• [Goal] Output each of the rows below verbatim, changing nothing.
** START OF Dataset excerpts **
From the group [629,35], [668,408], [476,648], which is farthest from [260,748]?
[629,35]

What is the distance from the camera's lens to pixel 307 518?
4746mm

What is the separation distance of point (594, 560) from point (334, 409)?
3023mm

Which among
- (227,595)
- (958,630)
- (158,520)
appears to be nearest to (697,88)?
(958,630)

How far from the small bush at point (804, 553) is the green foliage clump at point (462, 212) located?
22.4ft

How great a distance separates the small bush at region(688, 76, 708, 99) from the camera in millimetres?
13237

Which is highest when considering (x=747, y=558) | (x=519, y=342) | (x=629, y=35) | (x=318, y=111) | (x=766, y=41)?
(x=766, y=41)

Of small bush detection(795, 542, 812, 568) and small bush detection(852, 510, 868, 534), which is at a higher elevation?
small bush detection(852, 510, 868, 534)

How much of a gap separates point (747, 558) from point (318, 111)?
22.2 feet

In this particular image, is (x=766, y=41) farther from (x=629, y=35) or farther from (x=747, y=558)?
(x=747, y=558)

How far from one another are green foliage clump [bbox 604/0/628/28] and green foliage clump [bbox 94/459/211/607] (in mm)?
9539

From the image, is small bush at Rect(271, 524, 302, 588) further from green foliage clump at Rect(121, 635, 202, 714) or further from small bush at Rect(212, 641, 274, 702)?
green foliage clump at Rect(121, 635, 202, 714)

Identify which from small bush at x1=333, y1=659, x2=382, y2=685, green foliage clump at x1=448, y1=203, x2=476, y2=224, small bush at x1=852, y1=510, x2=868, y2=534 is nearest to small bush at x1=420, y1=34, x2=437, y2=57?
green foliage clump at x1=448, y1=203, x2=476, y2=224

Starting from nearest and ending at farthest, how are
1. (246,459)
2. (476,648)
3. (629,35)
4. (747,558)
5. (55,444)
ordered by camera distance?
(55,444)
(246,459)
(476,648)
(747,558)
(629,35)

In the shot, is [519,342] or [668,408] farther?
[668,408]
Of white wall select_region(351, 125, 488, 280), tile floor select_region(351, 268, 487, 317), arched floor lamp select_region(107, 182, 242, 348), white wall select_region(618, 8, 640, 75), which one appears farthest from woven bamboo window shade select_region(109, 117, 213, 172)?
** END OF Dataset excerpts **
• [Reply to the exercise]
From the group [629,35], [668,408], [476,648], which is farthest from [260,748]?
[629,35]

What is the distance from the camera's lens to pixel 307 518?
4746mm

What is the separation distance of point (594, 560) from point (334, 409)?
3023mm

Which among
- (227,595)
- (958,630)
- (158,520)
appears to be nearest to (697,88)?
(958,630)

How far from the small bush at point (804, 553) is the green foliage clump at point (462, 212) located?
22.4ft

How great a distance separates the small bush at region(688, 76, 708, 99) from the camera in millimetres?
13237

Which is highest when considering (x=747, y=558) | (x=519, y=342) | (x=629, y=35) | (x=318, y=111) | (x=766, y=41)?
(x=766, y=41)

Of small bush detection(795, 542, 812, 568) and small bush detection(852, 510, 868, 534), which is at a higher elevation?
small bush detection(852, 510, 868, 534)

How much of a gap separates point (747, 558) from point (318, 111)?
22.2 feet

In this particular image, is (x=766, y=41) farther from (x=629, y=35) or farther from (x=747, y=558)?
(x=747, y=558)

How far from one another are green foliage clump [bbox 604/0/628/28] and green foliage clump [bbox 94/459/211/607] (in mm)?
9539

From the image, is small bush at Rect(271, 524, 302, 588) further from green foliage clump at Rect(121, 635, 202, 714) or further from small bush at Rect(212, 641, 274, 702)?
green foliage clump at Rect(121, 635, 202, 714)

Identify which from small bush at x1=333, y1=659, x2=382, y2=685, green foliage clump at x1=448, y1=203, x2=476, y2=224, small bush at x1=852, y1=510, x2=868, y2=534 is nearest to small bush at x1=420, y1=34, x2=437, y2=57?
green foliage clump at x1=448, y1=203, x2=476, y2=224

Starting from nearest and ending at farthest, how are
1. (246,459)
2. (476,648)
3. (629,35)
4. (747,558)
5. (55,444)
ordered by camera distance?
(55,444)
(246,459)
(476,648)
(747,558)
(629,35)

In the shot, is [519,342] or [668,408] farther?
[668,408]
Of white wall select_region(351, 125, 488, 280), tile floor select_region(351, 268, 487, 317), arched floor lamp select_region(107, 182, 242, 348), white wall select_region(618, 8, 640, 75), which one appears farthest from woven bamboo window shade select_region(109, 117, 213, 172)?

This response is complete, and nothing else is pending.